The New York Times reported on December 28, 2010, that Venezuelan dictator Hugo Chavez is threatening to expropriate the land of the Caracas Country Club to build “housing for 4,000 poor families.”
The club’s “grounds,” according to the Times, were “laid out in the 1920s by Olmsted Brothers, the esteemed American landscape architects.” At the time, Caracas’ population was a little over 118,000; today metropolitan Caracas has more the 3.2 million people, hemmed in by mountains. The course itself, according to “The Architects of Golf,” was designed by Charles Banks, an associate of Charles Blair Macdonald and Seth Raynor who also worked on Yale Golf Club, the home course of his alma mater, as well as Mid Ocean in Bermuda and the Dunes Course at Monterey Peninsula Country Club in California, among others. The idea of destroying a course with such a distinguished design pedigree wouldn’t give any pause to Chavez, but for an aficionado of course design, it’s what destroying a building like New York City’s Penn Station would be to devotees of the architectural legacy of McKim, Mead and White…oops.
Chavez first threatened to expropriate Caracas’s golf courses in 2009, another chapter of the campaign against golf that he launched in 2006. Although the reporting on it is a bit ambiguous, as many as nine courses around the country may have already closed.
Golf’s an irresistibly easy target—the courses are just sitting there, and the game has long been associated with wealth and leisure, so it’s not hard to stir up resentment. Golf’s a standard source of comic amusement in American popular culture, too, from the Marx Brothers to Caddyshack.

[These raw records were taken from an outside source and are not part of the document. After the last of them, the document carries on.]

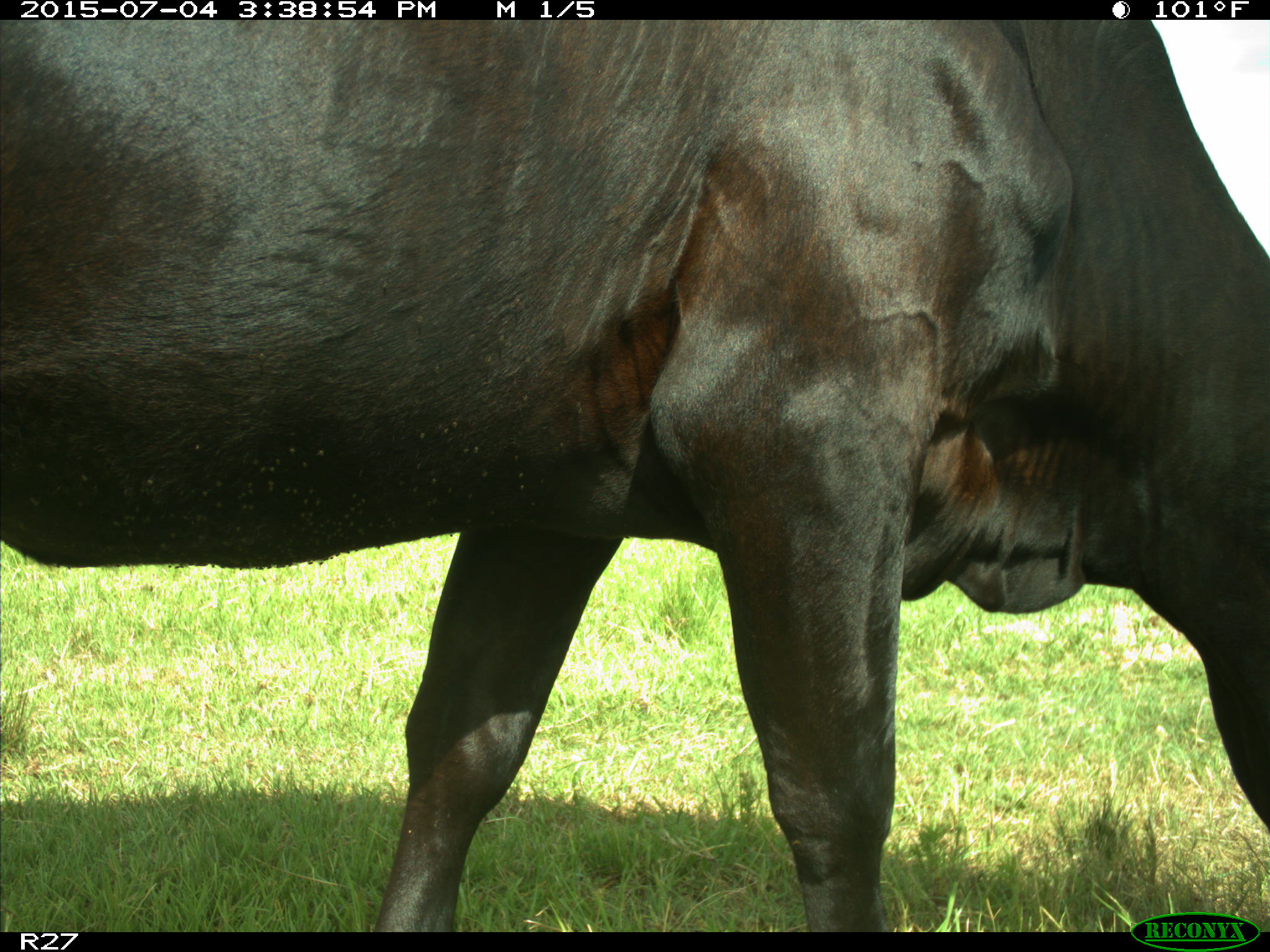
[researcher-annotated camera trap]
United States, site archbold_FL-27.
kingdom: Animalia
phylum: Chordata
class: Mammalia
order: Artiodactyla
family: Bovidae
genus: Bos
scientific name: Bos taurus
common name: domestic cow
Bos taurus (domestic cow).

Silly men in plaid pants telling bad jokes and ordering the help around. But the comic effects depend on the game’s integration into the larger culture, not on the politics of resentment.
Chavez reportedly said, “”I think it is a bourgeois sport and there’s no justification for having a golf course in the middle of a city where there is so much housing need for the people. Even though there are slums, you have 30 hectares so a little group of bourgeois and petit-bourgeois people can go and play golf … They are so lazy, they use carts!”

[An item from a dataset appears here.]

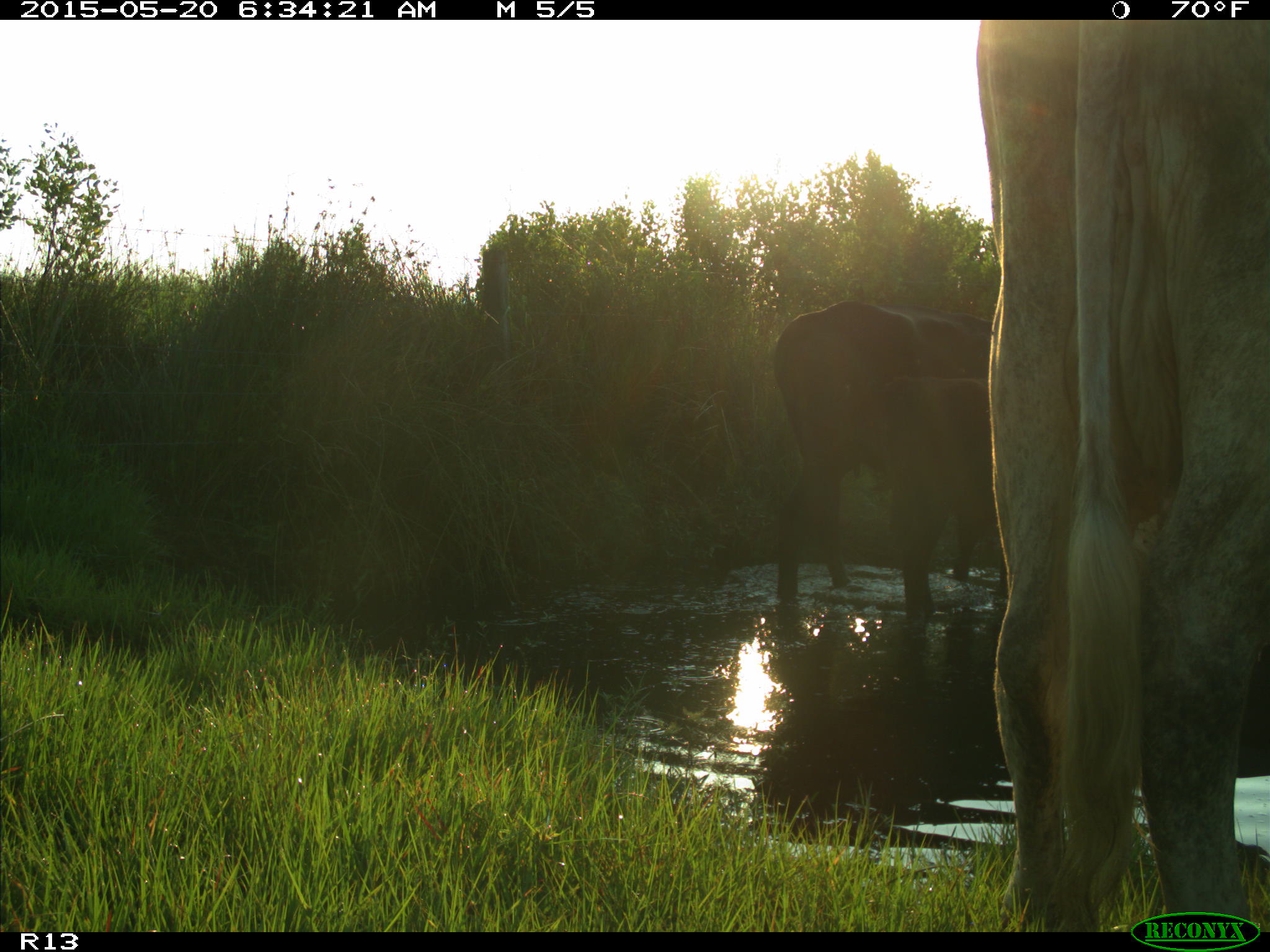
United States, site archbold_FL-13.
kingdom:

OK, so he’s right about that cart part, but otherwise he’s using golf as a whipping boy. And try accusing the working class Scots golfers of having petit-bourgeois tendencies—you’ll get a mashie upside the skull. Golf has been a model meritocracy almost everywhere the game has migrated, especially for caddies who have learned how to play well—from Gene Sarazen and Ben Hogan and so many others in the US to Angel Cabrera and SSP Chowrasia more recently on the world scene.
And of course, Cuba periodically announces that it’s going to develop golf resorts as a strategy to attract investment. Given that Fidel is Chavez’s idol, there’s a wonderful irony there. Not long after Castro’s rebels took over Havana, Fidel and Che Guevara played golf. Some said it was in mockery of President Eisenhower, an avid golfer. The pictures were recently rediscovered. Castro famously loved baseball, the game top teaching guru Dale Lynch says is the perfect preparation for the golf swing. Based on Fidel’s set-up, however, one would not predict a low handicap.